*Your objective*
Transcribe all of the following lines without alteration, omitting the pictures from your transcription.

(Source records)
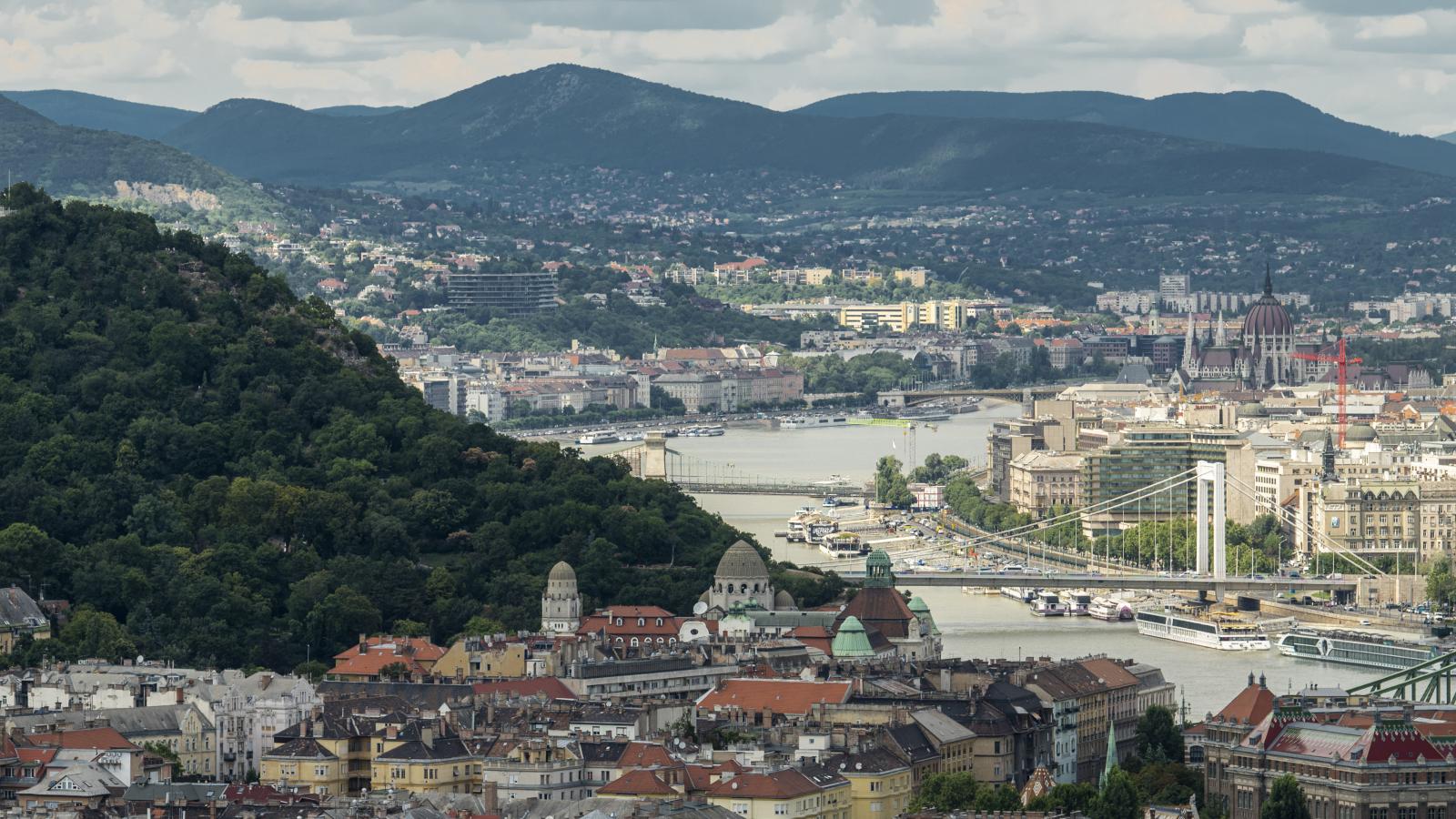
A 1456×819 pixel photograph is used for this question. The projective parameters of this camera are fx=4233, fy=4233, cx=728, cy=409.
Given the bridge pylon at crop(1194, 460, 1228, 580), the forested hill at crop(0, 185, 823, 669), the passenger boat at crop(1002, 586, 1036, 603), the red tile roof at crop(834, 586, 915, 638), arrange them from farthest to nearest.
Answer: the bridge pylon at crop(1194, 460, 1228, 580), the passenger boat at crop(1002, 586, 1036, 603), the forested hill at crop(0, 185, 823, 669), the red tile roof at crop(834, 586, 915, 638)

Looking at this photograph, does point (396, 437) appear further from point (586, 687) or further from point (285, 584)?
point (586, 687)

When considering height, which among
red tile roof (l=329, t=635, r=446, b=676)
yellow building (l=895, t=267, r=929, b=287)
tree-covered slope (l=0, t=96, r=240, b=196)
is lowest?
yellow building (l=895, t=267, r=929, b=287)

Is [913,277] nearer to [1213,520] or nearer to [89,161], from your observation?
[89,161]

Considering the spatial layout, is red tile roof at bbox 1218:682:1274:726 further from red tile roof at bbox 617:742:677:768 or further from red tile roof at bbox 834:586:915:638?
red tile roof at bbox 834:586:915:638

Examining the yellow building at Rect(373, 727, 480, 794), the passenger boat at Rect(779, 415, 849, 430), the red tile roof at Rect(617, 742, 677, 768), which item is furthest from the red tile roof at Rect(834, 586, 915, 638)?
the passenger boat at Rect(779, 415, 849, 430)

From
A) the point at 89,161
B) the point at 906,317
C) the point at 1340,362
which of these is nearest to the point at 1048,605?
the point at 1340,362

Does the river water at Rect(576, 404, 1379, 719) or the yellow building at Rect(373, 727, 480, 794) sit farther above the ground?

*Solution*
A 1456×819 pixel photograph is used for this question. The projective parameters of this camera are fx=4233, fy=4233, cx=728, cy=409.
Given the bridge pylon at crop(1194, 460, 1228, 580), the forested hill at crop(0, 185, 823, 669), the passenger boat at crop(1002, 586, 1036, 603), the red tile roof at crop(834, 586, 915, 638), arrange them from farthest to nearest.
Answer: the bridge pylon at crop(1194, 460, 1228, 580), the passenger boat at crop(1002, 586, 1036, 603), the forested hill at crop(0, 185, 823, 669), the red tile roof at crop(834, 586, 915, 638)

Looking at this photograph, does point (396, 437) appear further from point (586, 687) or further from point (285, 584)?
point (586, 687)

When considering height, which among
red tile roof (l=329, t=635, r=446, b=676)
yellow building (l=895, t=267, r=929, b=287)
tree-covered slope (l=0, t=96, r=240, b=196)
is lowest?
yellow building (l=895, t=267, r=929, b=287)

Is [913,277] nearer to [1213,520] or nearer to [89,161], from your observation?
[89,161]

Considering the spatial layout, is red tile roof at bbox 1218:682:1274:726 further from red tile roof at bbox 617:742:677:768 or further from red tile roof at bbox 834:586:915:638?
red tile roof at bbox 834:586:915:638

Examining the yellow building at Rect(373, 727, 480, 794), the passenger boat at Rect(779, 415, 849, 430), the red tile roof at Rect(617, 742, 677, 768), which item is furthest from the red tile roof at Rect(834, 586, 915, 638)?
the passenger boat at Rect(779, 415, 849, 430)

From
A) the point at 89,161
B) the point at 906,317
C) the point at 1340,362
which of these is nearest to the point at 1048,605?
the point at 1340,362

Does the river water at Rect(576, 404, 1379, 719) or the yellow building at Rect(373, 727, 480, 794) sit farther above the ground?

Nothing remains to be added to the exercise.